Regular correspondent Mr. Pokery wrote the following after last Sunday's NCAA wrap.
Your data tends to support the strength of the SEC, with eight teams currently headed for, at worst, half-decent bowls. (If anything, you tend to do so less strongly than other pundits, with the SEC returning seven teams in some top 25s on more than one occasion this season, which is apparently remarkably high.)
Readers will know our position on human polls: they are a valid measure of which sides are popular and fashionable, but are of little value to determine which sides are actually best. We would also point out that a lot of the big sides have yet to play each other, and their +6-2 records mostly come from beating up the small sides. This factor will disappear as the season unwinds.
I enjoy comparing your standings with the different polls used in the BCS standings. My gut feeling, without having formally performed comparisons, is that your poll has most in sympathy with the RB computer rankings, whatever they are.
One of the things we did for our own interest late last year was to work out the average difference between Glickoblog rankings and each of the computer rankings used for the BCS. And, indeed, the average difference between each of those rankings. RB is Billingsley, by the way...
(goes off and bumps into Spearman's Rank Correlation).
Two figures for each of the BCS components: the ρ of how much we agree with their complete list, and of how much we agree with their top 25.
Andersen 0.9374 0.4582 Billingsley 0.9640 0.8246 Colley 0.9284 0.5693 Massey 0.9236 0.5040 Sagarin 0.9046 0.4873 Wolfe 0.9229 0.4152
For the latter comparison, we disregard teams that each ranking puts outside its top 25, and all the sides that Glickoblog ranks outside the top 25 are deemed to be of rank 26. Original data from Massey
Yes, it appears that the Glickoblog rankings do correspond much more closely with Billingsley's than any other, including the Sagarin-ELO method, which one might naively expect to closely match. Why is this happening? Billingsley no longer publishes any detail of his algorithm, and the previously-posted description was long on waffle and short on detail. From the description, and observing the progress of Notre Dame (bottoming out in the 50s) we suspect that his formula is approximately replicating a Glicko system, albeit through a different method.
We'll return to this matter at the end of the regular season.
I'd love to see more analysis of just how crazy seasons' results are in comparison to each other, for reasonable-looking craziness metrics other than "number of #2 seeds upset".
At this point we tickle the soft underbelly of the Upset-o-meter, and ask it to fetch some wrapped sweets. Define your definition of upset - we propose 30 points as a minor upset, 35 as a moderate, 40 as a major - and simply count.
Another gut feeling of mine suggests that you may need to increase the number of idle weeks used in the re-rankings between the 2007 and 2008 seasons substantially even over the number used between 2006 and 2007.
We will see when the season ends: maybe reducing the spread to ±1.5σ will also help to produce more credible results. We should remember this: the Glicko system derives most of its data from the last dozen or so matches. At present, the pundits are basing their information on about seven data points per side, as if the previous years counted for nothing. We disagree here: many of the players and coaches remain in place, and successful sides in previous years are able to attract weaker opposition, and schedule more home matches than away ones. This disparity needs to be included, and we reckon the best way is to carry over some hard facts from last year. How much? Maybe less than we did this year, in turn less than we did last year.

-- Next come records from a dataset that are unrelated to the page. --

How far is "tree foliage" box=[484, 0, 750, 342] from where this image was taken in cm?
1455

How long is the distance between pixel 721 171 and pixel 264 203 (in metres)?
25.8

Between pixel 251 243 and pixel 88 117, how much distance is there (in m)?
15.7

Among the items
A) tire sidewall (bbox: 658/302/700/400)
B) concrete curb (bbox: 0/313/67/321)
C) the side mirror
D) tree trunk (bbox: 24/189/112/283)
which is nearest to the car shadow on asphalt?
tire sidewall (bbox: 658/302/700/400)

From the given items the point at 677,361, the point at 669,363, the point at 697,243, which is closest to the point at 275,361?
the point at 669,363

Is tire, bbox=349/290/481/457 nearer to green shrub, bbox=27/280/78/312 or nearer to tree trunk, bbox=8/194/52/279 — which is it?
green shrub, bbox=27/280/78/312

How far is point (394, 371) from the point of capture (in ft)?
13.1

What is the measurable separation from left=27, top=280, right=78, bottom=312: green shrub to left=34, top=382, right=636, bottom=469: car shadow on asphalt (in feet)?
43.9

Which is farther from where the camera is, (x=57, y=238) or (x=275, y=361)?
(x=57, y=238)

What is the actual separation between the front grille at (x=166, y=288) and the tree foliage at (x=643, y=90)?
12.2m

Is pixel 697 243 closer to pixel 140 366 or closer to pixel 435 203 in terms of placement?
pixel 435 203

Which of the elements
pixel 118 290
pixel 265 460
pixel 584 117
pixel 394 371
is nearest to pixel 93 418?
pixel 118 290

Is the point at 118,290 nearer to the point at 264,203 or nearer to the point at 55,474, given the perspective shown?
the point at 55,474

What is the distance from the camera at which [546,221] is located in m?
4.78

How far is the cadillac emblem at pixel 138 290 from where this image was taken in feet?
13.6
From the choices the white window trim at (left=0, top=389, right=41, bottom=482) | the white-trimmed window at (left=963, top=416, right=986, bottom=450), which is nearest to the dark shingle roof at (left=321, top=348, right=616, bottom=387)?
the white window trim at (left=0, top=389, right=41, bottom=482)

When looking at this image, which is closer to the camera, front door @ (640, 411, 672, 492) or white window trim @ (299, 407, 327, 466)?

A link I've been saving for you for some time, comparing the perceived advantages and disadvantages of computer and human rankings. Another gut feeling (for gut feelings are easy in a way that reasoned arguments are not) is that margins of victory *are* important, somehow, though I'm prepared to concede that this might just be a prejudice against throwing away even a single scrap of data... :-)
The trouble with imposing a margin-of-victory criterion is that it creates an artificial boundary condition, one that simply isn't present in the actual game as it's played on the field. Suppose that a side is leading 31:7 half-way through the third period. Which is the more valuable win: their opponent recovering to win 34:31, the side surviving a recovery to win 31:28, the sides continuing to score as they did, finishing 41:10, or the side extending their lead to win 63:10? Do we decide that games decided by more than two clear tries are worthy of bonus points, as the IRB does? Do we award partial credit for games decided by six or fewer points? Ultimately, margin of victory requires a value judgement: it insists that some wins are more valuable than others, yet there is no consensus on the value matrix to be used. Indeed, there cannot be such a consensus opinion.
We have considered splitting the points for games won in extra time (say 3/4 to the winner, 1/4 to the loser), for this does actually reflect the game as it's played on the field. Discarding margin of victory does reduce the amount of data, but we cannot actually see any value in using that particular datum, and suspect that it might actually be harmful to a sound ranking.